MEDAN - Status "Darurat Perlindungan Anak" yang disandang Provinsi Sumatera Utara (Sumut) sejak 2014 ternyata tidak membuat situasi perlindungan anak di 2015 dan 2016 menjadi lebih baik.

Jaringan Perlindungan Anak (JPA) Sumatera Utara mencatat, anak-anak yang berhadapan dengan hukum baik sebagai korban, pelaku dan saksi mencapai 331 anak.

Dibandingkan dengan laporan kasus pada 2015, mengalami peningkatan sekitar 33 persen. Kekerasan seksual terhadap anak masih mendominasi jenis kekerasan terhadap anak yaitu 52 persen, yaitu 69 kasus yang dialami anak perempuan dan 6 anak laki-laki.

Namun untuk kekerasan fisik, 31 anak laki-laki menjadi korbannya, sementara perempuan 12 anak. Sementara untuk anak menjadi pelaku, didominasi laki-laki sebanyak 67 orang.

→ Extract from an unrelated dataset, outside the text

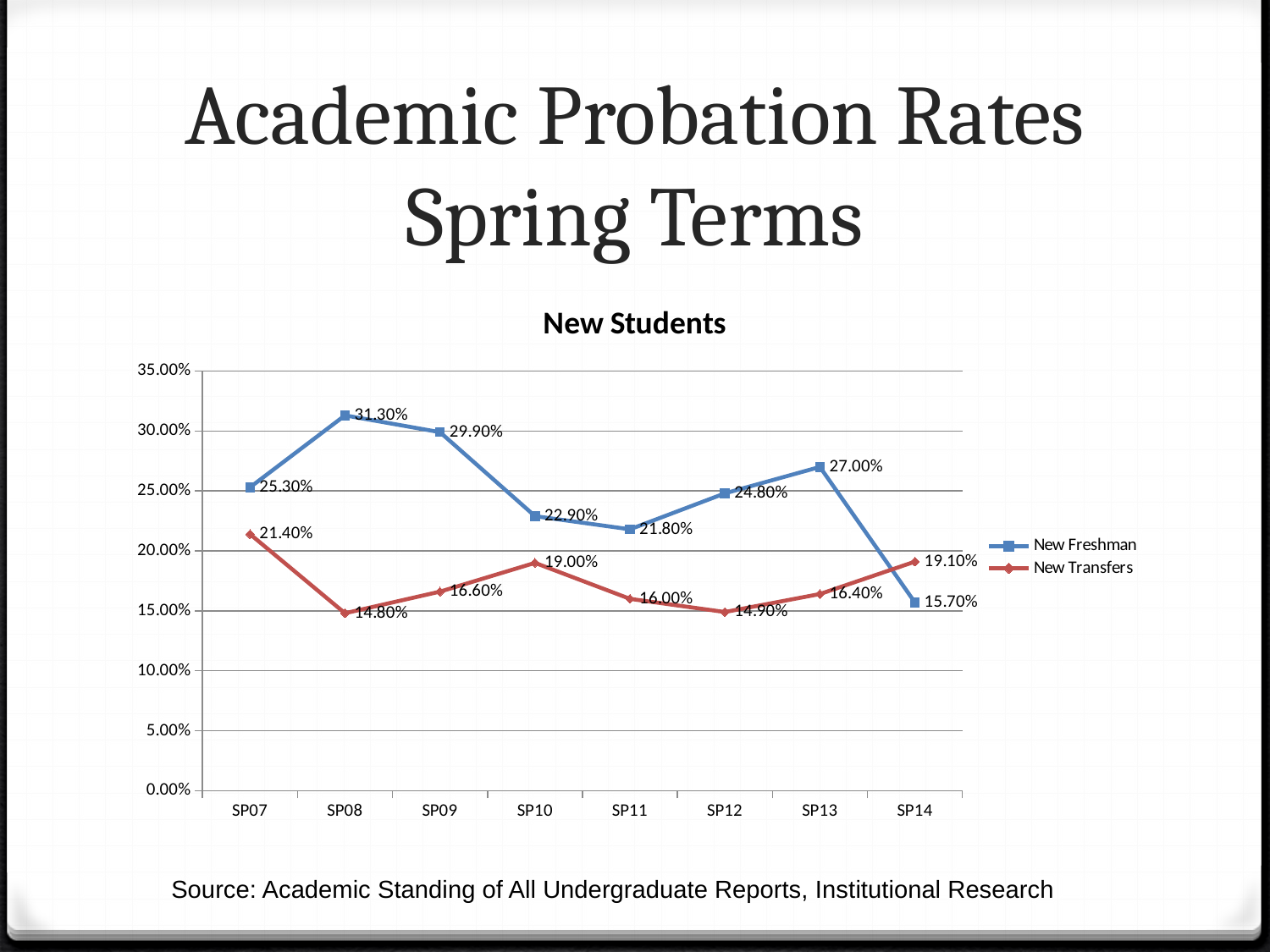
How many series does the legend list? 2 What is the title of the chart? New Students What is the New Freshman probation rate for SP11? 21.80% What is the New Freshman academic probation rate for SP08? 31.30% In which spring term is the New Transfers probation rate lowest? SP08 What is the New Transfers academic probation rate for SP10? 19.00% How many spring terms are shown on the x axis? 8 Which series has the higher probation rate in SP14, New Freshman or New Transfers? New Transfers What is the difference between the New Freshman and New Transfers probation rates in SP07? 3.90% What kind of chart is shown on the slide? Line chart Does the New Freshman probation rate rise or fall from SP13 to SP14? Fall In which spring term is the New Freshman probation rate highest? SP08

"Kami sebagai warga Sumut perlu perhatian khusus dari pemerintah dan konsistensi perundang-undangan mengenai penyelenggaraan perlindungan anak. Diperlukan pengaturan tentang pencegahan dan penanganan anak dari kekerasan, eksploitasi, penelantaran di semua situasi kehidupan anak di Sumut," kata Direktur Eksekutif PKPA Misran Lubis, Senin (26/12/2016).

Menurut Misran, sangat penting ada regulasi dan program pemerintah provinsi, kabupaten dan kota yang didukung anggaran yang responsif hak anak. Juga kebijakan penguatan organisasi masyarakat sipil/lembaga sosial penggiat anak melalui sistem subsidi anggaran dari APBD dan pendampingan.

"Perlu pelibatan dan pemberdayaan sektor industri, bisnis dan swasta lainnya untuk mengambil bagian secara signifikan dalam melindungi anak-anak melalui skema kebijakan global Children Right and Bussines Principle," tegasnya.